Mit dem Sofa über die Gleise

AUW AN DER KYLL. In dem Eifeldorf ist die Umnutzung des Bahnhofsgebäudes gelungen. Seit elf Jahren wohnt dort eine Familie – ein liebenswertes Projekt. Leider kein Modell für andere Empfangsbäude.

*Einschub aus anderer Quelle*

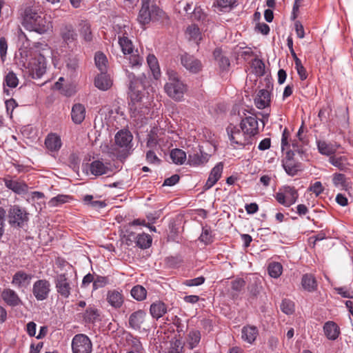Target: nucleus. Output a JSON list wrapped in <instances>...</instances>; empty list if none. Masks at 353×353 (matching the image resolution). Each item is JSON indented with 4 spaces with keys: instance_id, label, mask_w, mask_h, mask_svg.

 Freundliche Idylle. Eingang zum Bahnhof Auw an der Kyll, der jetzt ein Wohnhaus. Foto: Martin Möller

Freundliche Idylle. Eingang zum Bahnhof Auw an der Kyll, der jetzt ein Wohnhaus. Foto: Martin Möller

Der Weg zum Domizil der Familie Driesen im ehemaligen Bahnhofsgebäude Auw, direkt an der Kyll, ist schmal und steinig. Direkt an der Eifelstrecke Köln-Trier hat der Düsseldorfer Personalberater mit Frau und Tochter ein neues Zuhause gefunden. Die Bahn hatte das Gebäude schon 1982 an einen Privatmann verkauft. 1994 erwarb Rolf Driesen das ziemlich herunter gekommene Bauwerk und machte sich mit seiner Familie, mit Freunden und professionellen Unternehmen an die Renovierung. Die äußeren Umstände waren alles andere als günstig. "Wir mussten das Sofa über die Bahngleise tragen", sagt Driesen heute. Auw gehört zu den Empfangsgebäuden an der Eifelstrecke, die zwar nach einem architektonischen Prinzip entstanden, aber doch völlig individuell an Lage und Bedarf angepasst wurden. Wobei ungeklärt ist, warum das Haus zwischen Bahngleisen und Kyll errichtet wurde und nicht etwa auf der Ortsseite. So mussten Reisende die Gleise überqueren, bevor sie zum Bahnhof kamen. "Die Bahnhöfe an der Eifelstrecke wurden abwechselnd auf der rechten und auf der linken Seite gebaut", sagt Rolf Driesen, ohne den Grund dieses Verfahrens erklären zu können. Das Gebäude gehört zu den kleinsten Bahnöfen an der Eifelstrecke und strahlt dennoch immer noch Würde und Repräsentationskraft aus. Ein zusätzlicher Giebel an der Front öffnet das eineinhalb-geschossige Bauwerk gleichsam zum Gleiskörper hin. Selbstverständlich ist das Material roter Sandstein. Außen hat Rolf Driesen nichts verändert, innen dafür um so mehr.Eingangshalle wird Bibliothek

Die Eingangshalle hat der Bücherfreund zur großzügigen Bibliothek umgebaut. Links im Raum ist das Schalterfenster geblieben. So bleibt die Erinnerung an die ursprüngliche Funktion erhalten. Und dahinter, im ehemaligen Schalter- und Stellwerkraum, haben die neuen Besitzer eine heimelig-komfortable Wohnküche eingerichtet. Rechts, im ehemaligen Wartesaal, befindet sich ein Wohnzimmer. Im Obergeschoss, wo früher die Eisenbahner wohnten, haben die Driesens Schlaf- und weitere Wohnräume eingerichtet - ein herrlich verwinkeltes Zuhause, ein Paradies zum Wohlfühlen und sicher auch für Ideen, die in nüchterner Umgebung ausbleiben würden. Und das Nebengebäude hat er zu einem originellen Apartment umgebaut. Das Haus ist solide. Die dicken Wände schirmen den Lärm perfekt ab. Die Züge fahren zwar fast durchs Wohnzimmer, stören aber überhaupt nicht, so gering sind die Phonstärken, die drinnen ankommen. Die Driesens haben ihr ideales Domizil gefunden. Übertragbar ist dieses Konzept allerdings kaum. Auw ist nur ein kleiner Bahnhof. Größere Empfangsgebäude kommen für einen Umbau zum Familienheim nicht in Frage.